# New MH here at last!



## camoyboy (May 9, 2005)

After a wait of 8 months, we finally picked up our new Rapido 7097F yesterday from Wokingham Motorhomes. What a complete contrast to our previous purchase from Brownhils.
We arrived to find our new MH sitting out all ready for the handover, with water, gas and electric connected. Considering we have been Rapido owners for a few years now, Paul carefully explained all the new features and changes both inside and out. We got 2 full bottles of gas, a new electric lead and they even supplied a spare rear no. plate as we had a tow bar fitted.
We were then treated to a very nice lunch before going through our trade in and sorting all the paperwork. We never felt hassled or rushed, even though another couple came to collect their MH after lunch. 
If you are in the market for a Rapido, then this is the place to go.
As for the MH, no bangs on starting or stopping and no judder reversing, not that we have many hills in Norfolk. So far we are very impressed, a major step forward from our previous model.
Colin


----------



## 96299 (Sep 15, 2005)

Congratulations! The van looks brill,and the company sound great.Luvly jubly 8) 

steve


----------



## fdhadi (May 9, 2005)

Very nice :wink: 

Enjoy.


----------



## WingPete (Jan 29, 2006)

*Drinks cabinet*

Colin, do the bottle / glasss separators in the drinks cabinet marry up neatly in those silly little metal holders ?
Mine doesn't. The plastic separators holes do not line up, so unable to use correctly.

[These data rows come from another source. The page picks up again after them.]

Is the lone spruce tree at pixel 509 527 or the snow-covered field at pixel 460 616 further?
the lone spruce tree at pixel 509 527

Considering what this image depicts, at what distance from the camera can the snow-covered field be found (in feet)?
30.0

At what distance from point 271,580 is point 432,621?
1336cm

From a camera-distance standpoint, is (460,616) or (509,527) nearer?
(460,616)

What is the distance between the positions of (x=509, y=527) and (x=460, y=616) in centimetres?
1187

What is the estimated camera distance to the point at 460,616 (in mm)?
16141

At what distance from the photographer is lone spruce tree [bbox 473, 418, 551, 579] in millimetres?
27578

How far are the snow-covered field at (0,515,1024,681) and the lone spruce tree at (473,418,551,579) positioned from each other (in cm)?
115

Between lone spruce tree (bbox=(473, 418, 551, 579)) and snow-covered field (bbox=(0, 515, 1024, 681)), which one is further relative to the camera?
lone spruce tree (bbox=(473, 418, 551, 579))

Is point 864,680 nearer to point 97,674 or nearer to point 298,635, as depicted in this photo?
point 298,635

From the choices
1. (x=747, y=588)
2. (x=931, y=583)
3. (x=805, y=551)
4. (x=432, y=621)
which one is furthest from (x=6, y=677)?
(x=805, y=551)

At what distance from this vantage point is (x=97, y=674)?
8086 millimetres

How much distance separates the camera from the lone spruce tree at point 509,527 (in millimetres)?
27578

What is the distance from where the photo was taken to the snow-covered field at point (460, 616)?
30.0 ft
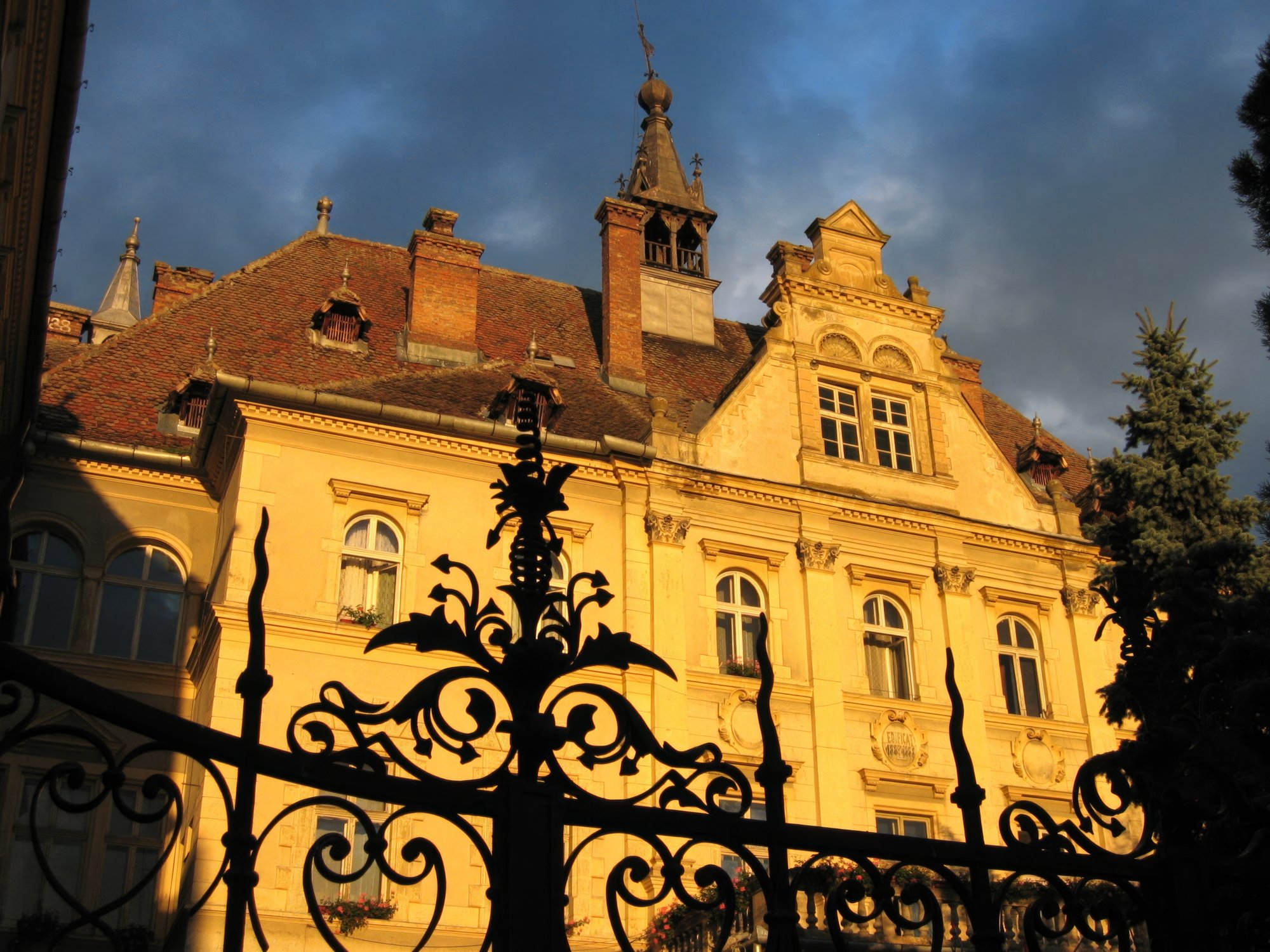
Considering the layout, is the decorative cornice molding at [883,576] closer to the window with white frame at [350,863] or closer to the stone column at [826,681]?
the stone column at [826,681]

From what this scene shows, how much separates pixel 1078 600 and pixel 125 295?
27603mm

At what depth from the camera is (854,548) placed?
23.8 m

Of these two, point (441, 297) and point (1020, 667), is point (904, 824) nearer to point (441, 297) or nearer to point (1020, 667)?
point (1020, 667)

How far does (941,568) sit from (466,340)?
910cm

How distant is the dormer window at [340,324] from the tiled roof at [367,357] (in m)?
0.21

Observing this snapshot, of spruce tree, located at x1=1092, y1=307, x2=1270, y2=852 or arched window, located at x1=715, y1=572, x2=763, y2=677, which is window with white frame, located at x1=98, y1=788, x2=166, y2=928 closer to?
arched window, located at x1=715, y1=572, x2=763, y2=677

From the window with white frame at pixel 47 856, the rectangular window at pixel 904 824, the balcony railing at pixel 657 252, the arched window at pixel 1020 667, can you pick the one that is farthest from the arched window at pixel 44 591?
the arched window at pixel 1020 667

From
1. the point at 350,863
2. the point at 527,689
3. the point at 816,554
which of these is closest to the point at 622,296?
the point at 816,554

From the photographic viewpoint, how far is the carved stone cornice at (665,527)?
880 inches

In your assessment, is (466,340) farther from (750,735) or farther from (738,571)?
(750,735)

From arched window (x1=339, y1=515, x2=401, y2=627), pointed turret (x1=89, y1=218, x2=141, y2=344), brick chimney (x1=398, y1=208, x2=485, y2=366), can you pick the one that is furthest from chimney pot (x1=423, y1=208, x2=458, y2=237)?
pointed turret (x1=89, y1=218, x2=141, y2=344)

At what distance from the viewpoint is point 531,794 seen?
13.9ft

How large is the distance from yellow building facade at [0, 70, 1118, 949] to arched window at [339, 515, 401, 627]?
47mm

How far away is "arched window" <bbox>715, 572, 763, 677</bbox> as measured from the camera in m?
22.2
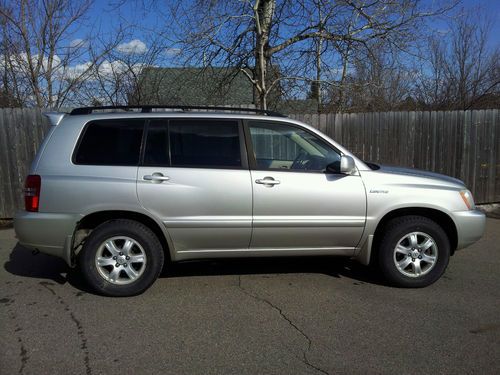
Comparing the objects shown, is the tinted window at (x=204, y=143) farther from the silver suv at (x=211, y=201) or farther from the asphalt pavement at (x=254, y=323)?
the asphalt pavement at (x=254, y=323)

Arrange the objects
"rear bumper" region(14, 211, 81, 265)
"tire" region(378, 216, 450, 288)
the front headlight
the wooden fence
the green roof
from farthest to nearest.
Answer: the green roof, the wooden fence, the front headlight, "tire" region(378, 216, 450, 288), "rear bumper" region(14, 211, 81, 265)

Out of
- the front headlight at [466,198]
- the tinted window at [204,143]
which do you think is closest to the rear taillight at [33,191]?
the tinted window at [204,143]

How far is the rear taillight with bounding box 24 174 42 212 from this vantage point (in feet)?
13.5

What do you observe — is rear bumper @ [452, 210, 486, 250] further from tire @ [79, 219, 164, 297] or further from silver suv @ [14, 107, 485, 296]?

Tried blue tack to keep metal holders in place, but still fall out of mirror surround. 
Nuisance waiting for a fix.
Otherwise, I found it to be a fine van, plenty of GO in the 3 ltr, like the cruise control, and other cab design features.
The Kitchen layout seems fine, and the bed is uperb.
One little point of note I found was that the water draining seems very slow, from hand wash basin and litchen sink. A little adjustment to pipe under kitchen sink helped, by depressing it slightly.
Enjoy and take care up there.


----------